M.A. Business Fall Seminar

With the world's economies so intricately linked, perspective is essential. In the fall, students will examine economies that are now thriving, like the United States, but also learn about the warning signs of stagnation, downturn and decline. They will discuss capitalism's shortcomings -- as well as various new proposals like a living wage, employee business ownership and the breakup of powerful technology titans. Stripping away political gamesmanship, they will contemplate failing economies, such as Venezuela's, to analyze what went wrong and sketch out possible future courses. They will gain a greater appreciation of the extraordinary long-term impact wrought by very gradual shifts, like more women entering the workforce and labor's move away from unions.

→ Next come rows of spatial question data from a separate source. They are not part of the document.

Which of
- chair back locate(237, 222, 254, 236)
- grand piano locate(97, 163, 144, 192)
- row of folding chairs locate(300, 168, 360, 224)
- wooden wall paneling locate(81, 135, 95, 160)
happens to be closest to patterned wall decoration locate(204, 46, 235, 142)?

Through data analysis, students will learn how to estimate the impact of government policies, central bank actions and legal decisions on the population as a whole. From guest speakers who are economists and journalists with decades of experience, they will discern the economic ripples that ultimately dictate everyday life, including an individual's ability to buy a house, pay for college and retire in comfort.

 

M.A. Business Spring Seminar

Students move on to the basics of financial reporting in the spring semester. After an introduction to capital markets, they analyze the corporate building blocks, from the assets and liabilities on a balance sheet to income statements. Timely case studies will be introduced on companies like Tesla (What is it really worth? Is it in financial trouble? Will it go private?) and Disney (Why did it merge repeatedly with other big companies? Why did it diversify into Broadway shows? Can this classic entertainment company survive the disruption of the Internet?). Students will consider whether chief executives have ethical responsibilities that extend beyond shareholders. They will ask, what are the warning signs of trouble in a corporation: in accounting, in the way the company is run, in the way the board of directors is structured? Similarly, what are the clues that politicians may be enriching themselves, their associates or favorite industries? Lawyers and accountants will illuminate the financial enforcement of crimes like money laundering, securities fraud and insider trading. Along the way, students will assess the true value of an enterprise and glean whether they -- and investors of all stripes from hedge funds to college endowments -- are making wise investment decisions for tomorrow.